Fletcher also created a film that explores his views. It features eight boys who set up a protest camp and aims to encourage voters to stay in the EU. The four-minute film premiered over the weekend at the River Island x BFC Fashion Film event, also at 180 Strand.
The designer stressed, however, that he is still in the business of making and selling fashion. Like so many other designers this season, he even showed some women’s looks along with his men’s wear collection. “It’s designed as a men’s collection, but when we were casting it, I really wanted my friends and people who I know to be part of it. That’s why there is a mixture of boys and girls, I would say.”
Fletcher, who works with Kim Jones on Louis Vuitton Homme, described the collection’s mood as British holiday-maker. “You can see them wearing these printed jackets and shorts and the neck ties — something that a British person would wear if they were visiting these countries in Europe.”
There were no tacky tourists here.
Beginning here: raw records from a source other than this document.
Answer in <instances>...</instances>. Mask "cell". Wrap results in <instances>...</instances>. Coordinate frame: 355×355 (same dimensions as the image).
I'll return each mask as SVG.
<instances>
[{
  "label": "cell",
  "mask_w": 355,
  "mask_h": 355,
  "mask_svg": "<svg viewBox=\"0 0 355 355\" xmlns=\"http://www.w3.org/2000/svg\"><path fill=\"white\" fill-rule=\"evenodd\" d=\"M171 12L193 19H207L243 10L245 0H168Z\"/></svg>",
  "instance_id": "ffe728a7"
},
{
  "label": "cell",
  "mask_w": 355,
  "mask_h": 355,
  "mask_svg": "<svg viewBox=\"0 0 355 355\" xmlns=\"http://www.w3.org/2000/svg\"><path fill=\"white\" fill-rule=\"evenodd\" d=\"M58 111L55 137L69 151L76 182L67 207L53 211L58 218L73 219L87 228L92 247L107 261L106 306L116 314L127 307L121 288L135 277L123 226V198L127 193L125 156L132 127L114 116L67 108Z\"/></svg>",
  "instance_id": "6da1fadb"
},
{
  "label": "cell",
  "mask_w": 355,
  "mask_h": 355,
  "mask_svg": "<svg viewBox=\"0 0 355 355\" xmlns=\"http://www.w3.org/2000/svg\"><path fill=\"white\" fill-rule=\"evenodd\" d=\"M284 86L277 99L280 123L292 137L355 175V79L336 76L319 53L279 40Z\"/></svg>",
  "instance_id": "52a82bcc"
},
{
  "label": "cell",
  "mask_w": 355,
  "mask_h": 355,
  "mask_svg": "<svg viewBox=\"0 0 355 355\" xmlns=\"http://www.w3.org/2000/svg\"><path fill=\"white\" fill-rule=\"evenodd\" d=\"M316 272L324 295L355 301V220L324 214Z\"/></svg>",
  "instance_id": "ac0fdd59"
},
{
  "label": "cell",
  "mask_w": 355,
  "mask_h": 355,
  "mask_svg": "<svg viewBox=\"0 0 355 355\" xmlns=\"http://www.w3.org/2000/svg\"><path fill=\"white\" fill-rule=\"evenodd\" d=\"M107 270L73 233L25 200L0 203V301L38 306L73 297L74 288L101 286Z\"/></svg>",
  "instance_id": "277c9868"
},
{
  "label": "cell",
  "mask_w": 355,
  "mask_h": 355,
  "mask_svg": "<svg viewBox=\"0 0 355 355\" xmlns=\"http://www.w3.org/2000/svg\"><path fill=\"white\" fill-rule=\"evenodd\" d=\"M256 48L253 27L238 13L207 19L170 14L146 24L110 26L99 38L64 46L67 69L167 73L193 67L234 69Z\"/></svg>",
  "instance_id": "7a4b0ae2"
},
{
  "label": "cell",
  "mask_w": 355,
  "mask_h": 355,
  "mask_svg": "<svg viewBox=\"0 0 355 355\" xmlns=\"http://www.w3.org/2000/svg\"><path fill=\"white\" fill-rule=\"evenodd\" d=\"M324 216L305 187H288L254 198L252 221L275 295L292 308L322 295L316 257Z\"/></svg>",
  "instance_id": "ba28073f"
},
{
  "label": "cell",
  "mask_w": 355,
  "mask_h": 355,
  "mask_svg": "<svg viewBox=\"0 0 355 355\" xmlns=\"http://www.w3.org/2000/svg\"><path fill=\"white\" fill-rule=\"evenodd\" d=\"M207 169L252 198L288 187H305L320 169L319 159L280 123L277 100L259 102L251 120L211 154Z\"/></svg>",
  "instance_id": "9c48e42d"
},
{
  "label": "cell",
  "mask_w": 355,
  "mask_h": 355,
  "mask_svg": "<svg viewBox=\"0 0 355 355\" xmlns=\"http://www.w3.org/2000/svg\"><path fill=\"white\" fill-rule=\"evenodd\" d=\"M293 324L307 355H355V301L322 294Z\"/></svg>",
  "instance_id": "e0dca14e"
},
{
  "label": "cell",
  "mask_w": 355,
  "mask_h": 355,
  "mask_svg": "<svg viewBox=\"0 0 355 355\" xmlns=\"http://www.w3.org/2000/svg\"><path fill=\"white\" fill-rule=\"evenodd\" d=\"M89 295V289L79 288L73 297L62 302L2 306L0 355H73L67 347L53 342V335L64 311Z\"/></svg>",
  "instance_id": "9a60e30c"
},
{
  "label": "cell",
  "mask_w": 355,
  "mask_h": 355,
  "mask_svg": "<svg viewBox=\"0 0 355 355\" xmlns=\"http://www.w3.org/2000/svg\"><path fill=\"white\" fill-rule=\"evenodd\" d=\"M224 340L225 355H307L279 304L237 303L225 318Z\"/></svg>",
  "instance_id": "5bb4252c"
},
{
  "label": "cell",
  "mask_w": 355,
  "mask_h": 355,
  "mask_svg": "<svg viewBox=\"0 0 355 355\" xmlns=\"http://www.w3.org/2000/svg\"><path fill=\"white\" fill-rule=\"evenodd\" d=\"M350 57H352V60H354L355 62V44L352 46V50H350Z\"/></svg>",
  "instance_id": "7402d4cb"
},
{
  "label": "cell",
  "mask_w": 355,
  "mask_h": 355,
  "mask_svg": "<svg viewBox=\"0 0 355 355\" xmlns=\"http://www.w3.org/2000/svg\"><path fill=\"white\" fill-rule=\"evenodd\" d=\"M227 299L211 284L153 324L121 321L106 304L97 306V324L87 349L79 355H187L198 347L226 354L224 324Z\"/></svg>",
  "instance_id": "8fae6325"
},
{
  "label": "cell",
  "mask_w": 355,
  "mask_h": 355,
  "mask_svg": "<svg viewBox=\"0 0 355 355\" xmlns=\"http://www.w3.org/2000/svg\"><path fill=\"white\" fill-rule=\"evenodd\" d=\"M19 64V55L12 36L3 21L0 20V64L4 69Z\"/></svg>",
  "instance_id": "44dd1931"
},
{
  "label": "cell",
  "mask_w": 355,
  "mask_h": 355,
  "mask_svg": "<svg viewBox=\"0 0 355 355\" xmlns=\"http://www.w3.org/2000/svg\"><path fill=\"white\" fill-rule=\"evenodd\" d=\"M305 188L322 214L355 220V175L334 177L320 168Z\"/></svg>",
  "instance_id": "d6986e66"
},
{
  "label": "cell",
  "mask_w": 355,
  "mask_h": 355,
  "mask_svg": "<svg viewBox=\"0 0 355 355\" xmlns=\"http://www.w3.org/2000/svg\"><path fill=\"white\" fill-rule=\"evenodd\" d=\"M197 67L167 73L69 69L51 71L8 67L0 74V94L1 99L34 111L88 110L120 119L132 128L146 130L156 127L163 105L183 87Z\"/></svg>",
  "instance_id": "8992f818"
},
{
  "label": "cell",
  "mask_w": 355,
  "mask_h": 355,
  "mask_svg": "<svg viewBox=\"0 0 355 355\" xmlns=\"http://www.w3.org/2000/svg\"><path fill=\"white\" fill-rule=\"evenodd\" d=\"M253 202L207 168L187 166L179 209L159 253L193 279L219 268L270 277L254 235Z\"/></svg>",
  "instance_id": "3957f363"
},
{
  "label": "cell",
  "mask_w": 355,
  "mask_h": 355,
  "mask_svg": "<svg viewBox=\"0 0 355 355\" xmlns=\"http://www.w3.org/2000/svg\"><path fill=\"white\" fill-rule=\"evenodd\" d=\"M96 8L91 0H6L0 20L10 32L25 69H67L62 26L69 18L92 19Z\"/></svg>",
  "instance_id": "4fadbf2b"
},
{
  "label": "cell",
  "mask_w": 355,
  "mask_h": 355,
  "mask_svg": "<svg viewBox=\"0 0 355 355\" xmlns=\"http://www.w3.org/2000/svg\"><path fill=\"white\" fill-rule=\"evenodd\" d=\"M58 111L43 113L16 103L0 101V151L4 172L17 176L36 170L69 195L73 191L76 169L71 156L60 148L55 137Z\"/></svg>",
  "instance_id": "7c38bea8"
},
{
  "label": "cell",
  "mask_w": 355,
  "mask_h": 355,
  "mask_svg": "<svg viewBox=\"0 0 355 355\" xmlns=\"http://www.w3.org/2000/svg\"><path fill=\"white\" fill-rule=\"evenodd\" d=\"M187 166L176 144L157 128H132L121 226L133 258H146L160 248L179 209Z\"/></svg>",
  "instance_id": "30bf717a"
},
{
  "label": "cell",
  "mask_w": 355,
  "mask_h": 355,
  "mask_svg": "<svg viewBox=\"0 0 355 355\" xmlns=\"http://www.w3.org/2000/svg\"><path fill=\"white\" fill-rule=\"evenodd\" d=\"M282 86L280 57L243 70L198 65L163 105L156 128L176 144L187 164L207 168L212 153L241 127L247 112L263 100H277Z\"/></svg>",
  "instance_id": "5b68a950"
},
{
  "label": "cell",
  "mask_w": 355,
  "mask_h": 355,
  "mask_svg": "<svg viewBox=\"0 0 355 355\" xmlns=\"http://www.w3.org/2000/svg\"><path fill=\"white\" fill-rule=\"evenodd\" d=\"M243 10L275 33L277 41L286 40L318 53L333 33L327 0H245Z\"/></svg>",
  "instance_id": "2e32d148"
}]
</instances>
The result was a smart mix of sporty streetwear clothing rounded out with classic tailored pieces.
Fletcher played with proportions, taking his signature pajama pants and giving them a roomier fit. He introduced tailoring for the first time in the form of a reversible jacket some with visible seams or stripe embellishments running down the sleeves. A monogram of Fletcher’s initials in red white and blue, created by the illustrator Sung Woo Kim, were transformed into a print that was cast onto shirts.